Comment Guidelines

Communicating constructively and effectively about clergy sexual misconduct (CSM) is delicate work. Feelings run high and it’s all too easy to devolve into the destructive language of blame and shame.

Our church knows first-hand. In 1994, the level of hostility was so intense that our then District Executive noted that we had a “level 5 conflict” — level 6 being war. In time, though, we learned. And we have flourished. For example, our church has become a stronghold of Nonviolent Communication (NVC) in our local community. And we of Safety Net use these same principals in our work. Sometimes we call it nonviolent communication and sometimes speaking the truth in love, but usually we call it shared ministry.

We hope that with our 2014 redesign, Safety Net’s website will nurture communication about clergy sexual misconduct throughout our beloved faith. And so we encourage everyone to comment on our posts.

Please be mindful of how you express yourself when you do. We will not post comments that we believe have a tone of blame, bullying, or the like.

We know this can be very challenging to do. It’s not the norm in our society. For those unfamiliar with these techniques, a simple formula is to (1) stick with “I statements” — talking about your feelings and unmet needs, and (2) remove the names and other clear identifiers of individuals who have hurt you.

Also, we also do not post essays disguised as comments, so please be reasonably brief.

A Note to Survivors of UU CSM

If you have been a victim of clergy sexual misconduct, first and foremost we of Safety Net wish to express our profound sorrow that your trust has been so egregiously violated by a Unitarian Universalist minister. We grieve with you over this breach of sacred trust that has threatened your connection to life and love.

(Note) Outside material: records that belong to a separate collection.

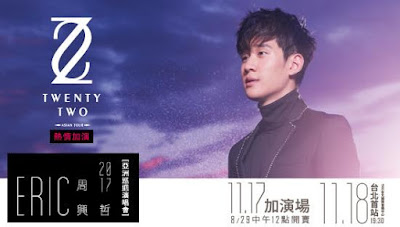 We have found some information in several online ticketing sites Eric Chou 周興哲 2017 Tour and Concert Schedule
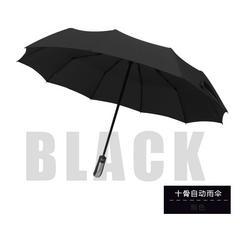 十骨三折全自动雨伞折叠男女商务遮阳伞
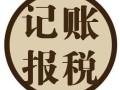 芜湖小松鼠财务为您代理记账 申报纳税 排忧解难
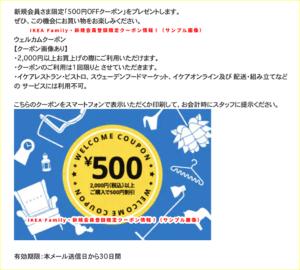 IKEA Family・新規会員登録限定クーポン情報!(サンプル画像)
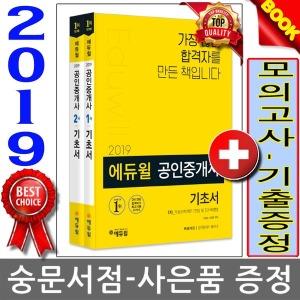 에듀윌 2019 공인중개사1차 + 2차 기초서 세트 전2권 (no:9041) 3.0 공인중개사2차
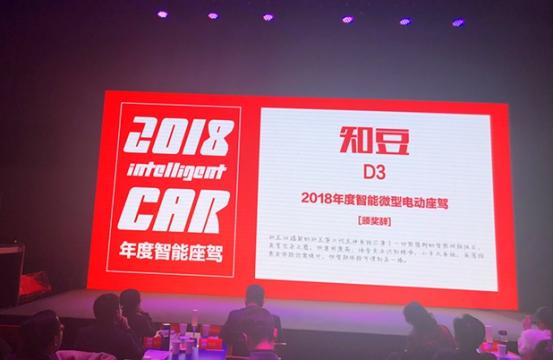 """智能汽车初露端倪 知豆D3获誉""""年度智能微型电动座驾"""""""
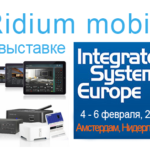 iRidium mobile на выставке Integrated Systems Europe 2014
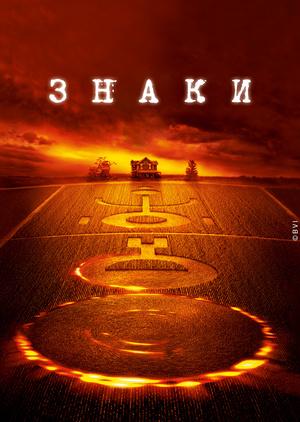 Фільм «Знаки» (2002)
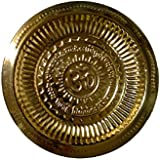 Brass Pooja Thali With Gayatri Mantra And Sun Design - 15 Cms Dia.
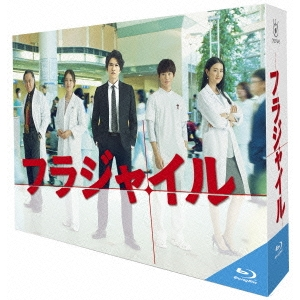 【送料無料】フラジャイル Blu-ray BOX 【Blu-ray】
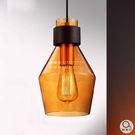 吊燈★現代工業風 玻璃工藝透光吊燈 安定橙 單燈✦燈具燈飾專業首選✦歐曼尼✦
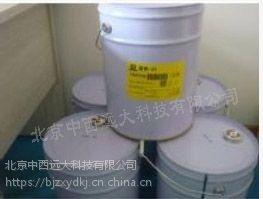 中西(LQS)GT燃气轮机清洗剂 25KG一桶 型号:HE01-MWC-331库号:M19890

If you wish to make comments, please know that we are here to support you in finding ways to express your truth in a spirit of love. We know it can be difficult to downplay emotions like anger when you write of these experiences. We encourage you to breathe, know that we are here for you, and let us help you in framing your truth. It is fine to use “Confidential” as your name. Just be sure to use a working email address so we can follow up with you and verify that you are not a spammer.

One Response

  1. Bob says:

    In addition to clergy sexual misconduct, do you know if there is anything being done about simple misconduct (minister’s lying to and about congregants, purposefully and knowingly mistreating members, misleading members about other members, etc.)? It is just as harmful to people and congregations.